Si tratta di un progetto storico, che va monitorare i siti più freddi d'Italia. Le doline (a volte chiamate anche sinkholes), sono depressioni generalmente imbutiformi, prodotte dalla dissoluzione della roccia per opera delle acque piovane: di norma presentano al fondo una grotta (inghiottitoio) in cui si riversano tutte le acque raccolte dalla dolina stessa.
Spesso, per cause naturali o per intervento dell'uomo, l'inghiottitoio risulta occluso da detriti. Se non vi fosse drenaggio sotterraneo le acque che vi si concentrano originerebbero specchi d'acqua. Spesso si indicano con il termine di internazionale "frost hollow".
Questi siti hanno grandi potenzialità in termini di picchi di freddo, e il progetto mira a studiare le particolarità microclimatiche di queste Conche. Negli ultimi 2 anni di rilevazioni scientifiche e studi preliminari, nonostante inverni del tutto normali se non addirittura sopra media termica, in quelle conche/depressioni, i picchi di freddo estremi non sono assolutamente mancati (oltrepassata la soglia dei -40°C).

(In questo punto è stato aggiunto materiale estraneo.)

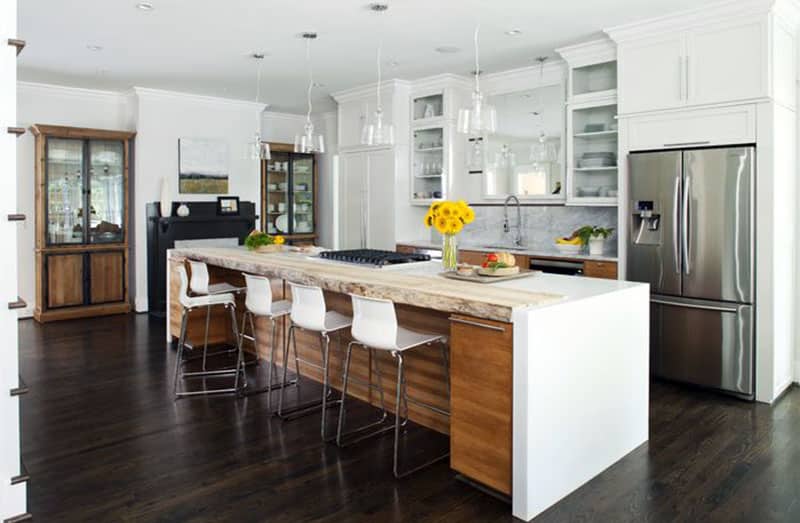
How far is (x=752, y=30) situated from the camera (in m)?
4.14

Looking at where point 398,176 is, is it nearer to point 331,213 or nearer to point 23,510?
point 331,213

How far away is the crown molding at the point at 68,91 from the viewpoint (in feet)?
22.9

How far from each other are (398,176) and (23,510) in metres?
5.34

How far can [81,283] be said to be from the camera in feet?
23.4

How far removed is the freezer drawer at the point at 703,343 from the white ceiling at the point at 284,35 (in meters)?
2.18

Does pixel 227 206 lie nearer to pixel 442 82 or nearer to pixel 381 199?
pixel 381 199

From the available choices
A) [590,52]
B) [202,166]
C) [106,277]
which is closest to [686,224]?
[590,52]

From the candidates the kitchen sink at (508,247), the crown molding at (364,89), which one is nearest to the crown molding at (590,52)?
the kitchen sink at (508,247)

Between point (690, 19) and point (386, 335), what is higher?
point (690, 19)

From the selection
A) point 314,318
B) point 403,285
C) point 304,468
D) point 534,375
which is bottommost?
point 304,468

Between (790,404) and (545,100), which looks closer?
(790,404)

Nello scorso 9 gennaio nella Busa di Manna, a 2.550 metri sull'altopiano delle Pale di San Martino, si è registrato il picco di -43,8 gradi: il "Record italiano di freddo". Lo scopo dello studio è di comprendere il perchè all'interno delle doline la temperatura scenda in picchiata. Per arrivare a -40 servono condizioni ben precise: cielo sereno, bassa umidità, assenza di vento. Quando tutto questo si verifica laggiù nella dolina capita di provare esperienze incredibili, come differenze di 30 gradi centigradi tra il fondo e il bordo della depressione.
Oppure aumenti della temperatura superiori ai 20 gradi nel giro di mezz'ora: un'energia termica enorme che si mette in moto e che si fa sentire, in modo sconvolgente, sulla pelle del viso, l'unica che resta scoperta quando ci si avventura nel mondo del gelo, dove il termometro arriva a scendere di un grado ogni metro di profondità.
Attualmente si stanno monitorando 47 siti in Italia che registrano la temperatura ogni 15 minuti, alimentati da batterie speciali che potrebbero resistere a meno 87 gradi sotto zero. Lo scopo delle misurazioni è quello di conoscere il fenomeno dell'inversione termica che può essere utile a sconfiggere l'inquinamento che nei mesi invernali si verifica nelle vallate di montagna.
Ma non solo. Questo gelo naturale viene sfruttato anche per collaudare le attrezzature tecniche che possono servire nelle terre dei grandi freddi. E spiegare anche perché si registrano in numerose località dall'altopiano di Asiago (nel Vicentino) al pian del Cansiglio (vicino a Belluno), ma anche Malga Millegrobbe in Trentino oppure il valico di Fusine, al confine tra Friuli e Slovenia, temperature cosi basse.